**Goal:**
Print each of the items below word for word, omitting the pictures.

**Provided entries:**
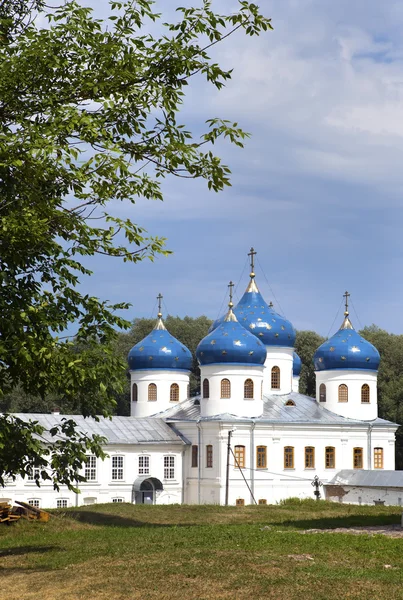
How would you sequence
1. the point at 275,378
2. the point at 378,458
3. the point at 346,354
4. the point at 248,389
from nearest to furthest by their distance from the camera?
1. the point at 248,389
2. the point at 378,458
3. the point at 346,354
4. the point at 275,378

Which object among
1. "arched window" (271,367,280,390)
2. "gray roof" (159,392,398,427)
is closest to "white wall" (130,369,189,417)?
"gray roof" (159,392,398,427)

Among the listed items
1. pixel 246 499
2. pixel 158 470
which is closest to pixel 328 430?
pixel 246 499

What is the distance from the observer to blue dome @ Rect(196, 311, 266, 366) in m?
40.3

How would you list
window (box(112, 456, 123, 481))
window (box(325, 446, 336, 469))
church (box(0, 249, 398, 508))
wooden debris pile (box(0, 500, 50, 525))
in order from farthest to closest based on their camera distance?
window (box(325, 446, 336, 469)), window (box(112, 456, 123, 481)), church (box(0, 249, 398, 508)), wooden debris pile (box(0, 500, 50, 525))

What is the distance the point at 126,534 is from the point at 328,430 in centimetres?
2467

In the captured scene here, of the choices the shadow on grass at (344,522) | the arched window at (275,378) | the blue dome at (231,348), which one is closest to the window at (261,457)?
the blue dome at (231,348)

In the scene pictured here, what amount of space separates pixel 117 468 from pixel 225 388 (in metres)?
5.90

**Output for this task:**
How would you sequence
1. the point at 275,378
2. the point at 378,458
3. the point at 346,354
4. the point at 248,389
from nearest to furthest by their distance from the camera?
1. the point at 248,389
2. the point at 378,458
3. the point at 346,354
4. the point at 275,378

Which object among
1. "arched window" (271,367,280,390)
2. "gray roof" (159,392,398,427)
is closest to "white wall" (130,369,189,417)?
"gray roof" (159,392,398,427)

Among the listed items
1. pixel 246 499
2. pixel 158 470
which is closest to pixel 328 430?
pixel 246 499

What is the distance from the observer to blue dome @ Rect(196, 311, 266, 366) in m?
40.3

How would you list
window (box(112, 456, 123, 481))
window (box(325, 446, 336, 469))
church (box(0, 249, 398, 508))
wooden debris pile (box(0, 500, 50, 525))
in order from farthest to closest based on their camera distance?
window (box(325, 446, 336, 469)), window (box(112, 456, 123, 481)), church (box(0, 249, 398, 508)), wooden debris pile (box(0, 500, 50, 525))

What is the distance the point at 126,534 is from the point at 328,430 in centimetres?
2467

In the captured scene here, of the choices the shadow on grass at (344,522) | the arched window at (275,378) | the blue dome at (231,348), which one is closest to the window at (261,457)?
the blue dome at (231,348)

In the scene pictured here, what amount of space separates pixel 117 468 from pixel 225 388 (in metres)?
5.90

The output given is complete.